全3741文字
PR

 後任のエンジニアがそのシステムを変更したい場合、いちいちオレオレエンジニアに教えを請わなくてはならない。なぜなら、設計思想もノウハウもそのオレオレエンジニアの頭の中にしかないからだ。

 これまたハードルが高い。その手の輩(やから)はたいてい態度が悪い。無駄に相手をマウンティング(力を誇示して威圧)する。開き直る様子はお山の大将のごとし。

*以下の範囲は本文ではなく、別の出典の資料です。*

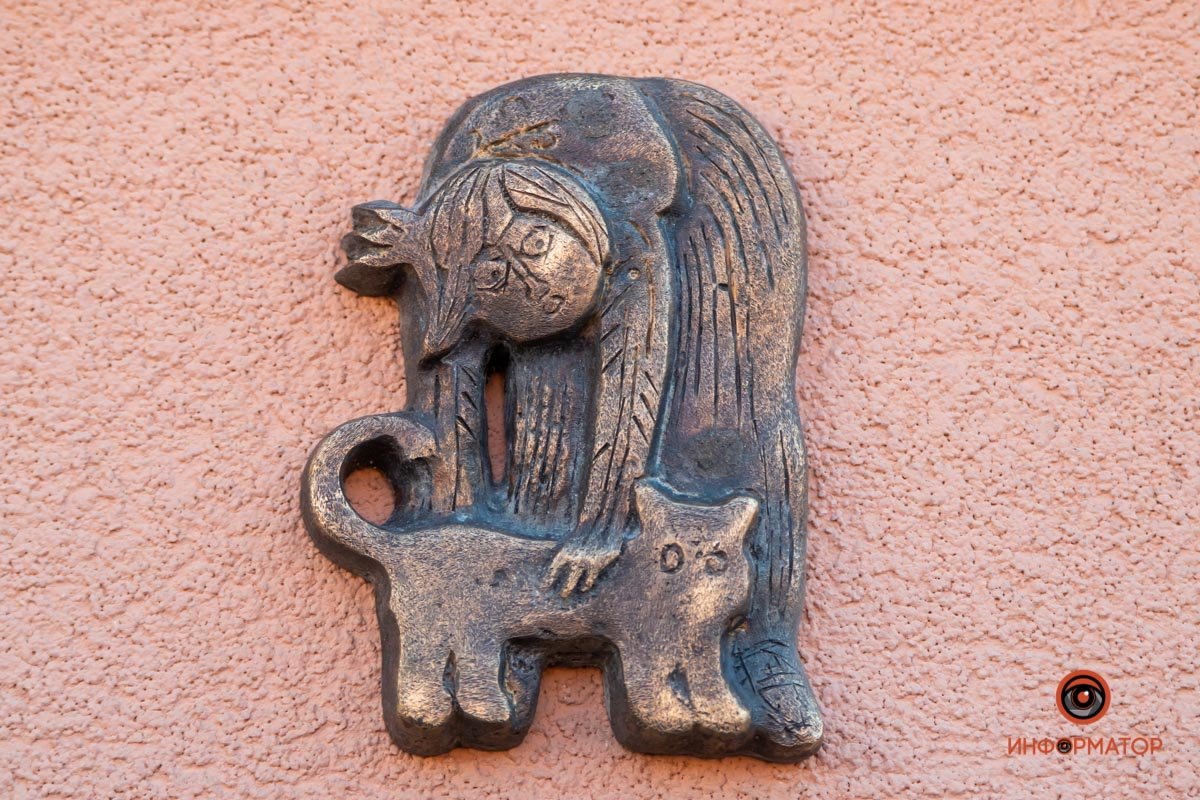 Посвящена скульптору Вадиму Сидуру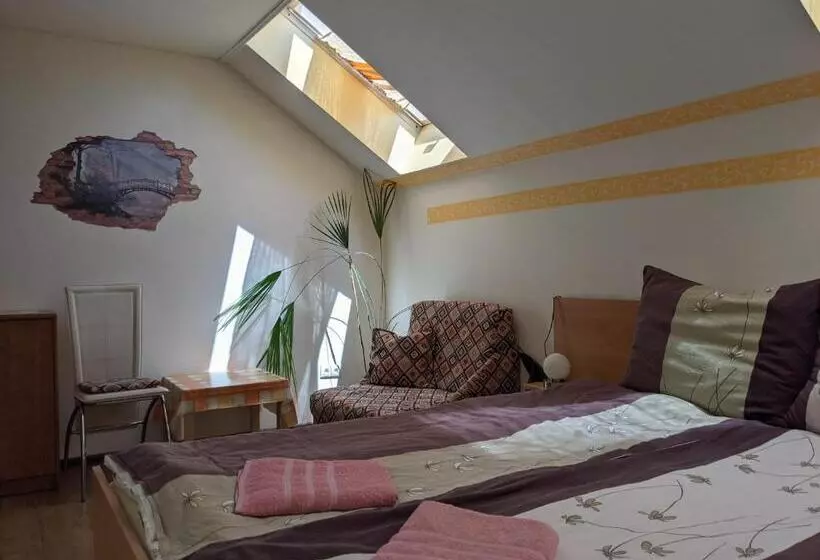 Majatalo Pivnička Pod čachtickým Hradom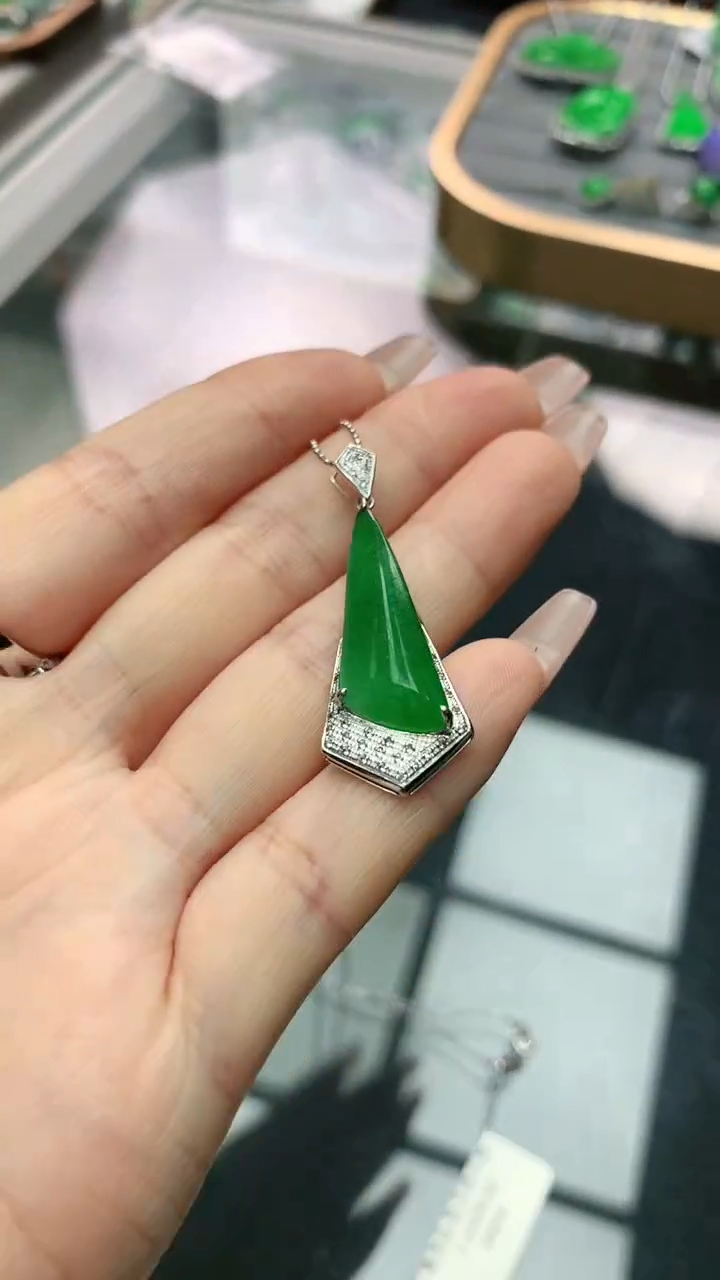 【闪购商品】翡翠颈饰18K金镶嵌赠礼盒证书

 正直、この手の人には話しかけたくない。後任エンジニアは無駄なストレスを抱える。

 オレオレエンジニアは物事を教えるのも不得手だ。こうして知識の属人化が進み、職場のコミュニケーションやカルチャーもどんどん悪くなる。

 「これ、1カ月で書いたんだぜ。どや!」

 オレオレエンジニアが威張り散らす。いやいや、そこはエンジニアとして威張るところではない。引き継げない、運用できない、変更できないシステムを作るエンジニアは山から下りていただくべきである。

顧客とベンダーのどちらも悪い

 「作り逃げ」問題はなかなかなくならない。「作り逃げ」が発生する原因はずばり、当事者が近視眼的だからである。

  • 納期ありき
  • 目先のコスト削減に走る
  • リリースがゴールになりがち

 こんな具合にその後の運用保守フェーズを考慮しない。変更を想定しない。これは作り手(ベンダー)と顧客(ユーザー企業のシステム主管部門や情報システム部門など)の双方に非がある。

 IT職場の組織体制や人事評価制度にも問題がある。

  • 開発と運用保守部隊を分断している(別会社として切り出すことも)
  • 運用保守の視点がないベンダーを開発に起用する
  • リリース時点で、納期とコストを守った人を高く評価する(運用性・保守性は評価対象にしない)

 購買部門や経営管理部門など、コストを評価する部門が近視眼的であるのも問題だ。

 開発時に発生する目先のキャッシュアウトしか評価しない。開発コストを削れば削るほどベンダーは「やっつけ仕事」になる。

  • 何も考えずにコードをコピー&ペースト
  • 何も考えずに設計書を流用
  • ドキュメントが残されない
  • 引き継ぎや運用保守も考慮されない

 そのしわ寄せは全て未来にいく。運用保守ベンダーのエンジニアの工数に跳ね返る。顧客サイドの内部コスト(ベンダーとのコミュニケーションコストなど)も上がる。

 え、運用保守コストも価格交渉して下げればいいって?

 冗談だろう。この手の購買部門や経営管理部門にもの申す。

 「あなたたちの存在のほうがコストです!」

 近視眼的な購買部門や経営管理部門にものを言えない情報システム部門も悪い。

 長い目で見たメリットやコストをきちんと説明する。運用保守など、開発時には見えにくい地道な業務や作業の重要性や妥当性を評価する。そこに投資する。

 そのような行動をしている情報システム部門がどれだけあるだろうか。悩み苦しんでいる運用保守ベンダーや担当者を守れる情報システム部門がどれだけあるだろうか。

 腰抜けな姿勢では、いつまでたっても情報システム部門の社内プレゼンスは上がらない。ろくに予算を付けてもらえない。

 経営やコスト削減部門が図に乗って、どんどんITをコストと見なすようになる。ITがプロフィットを生むデジタルトランスフォーメーション(DX)など夢物語である。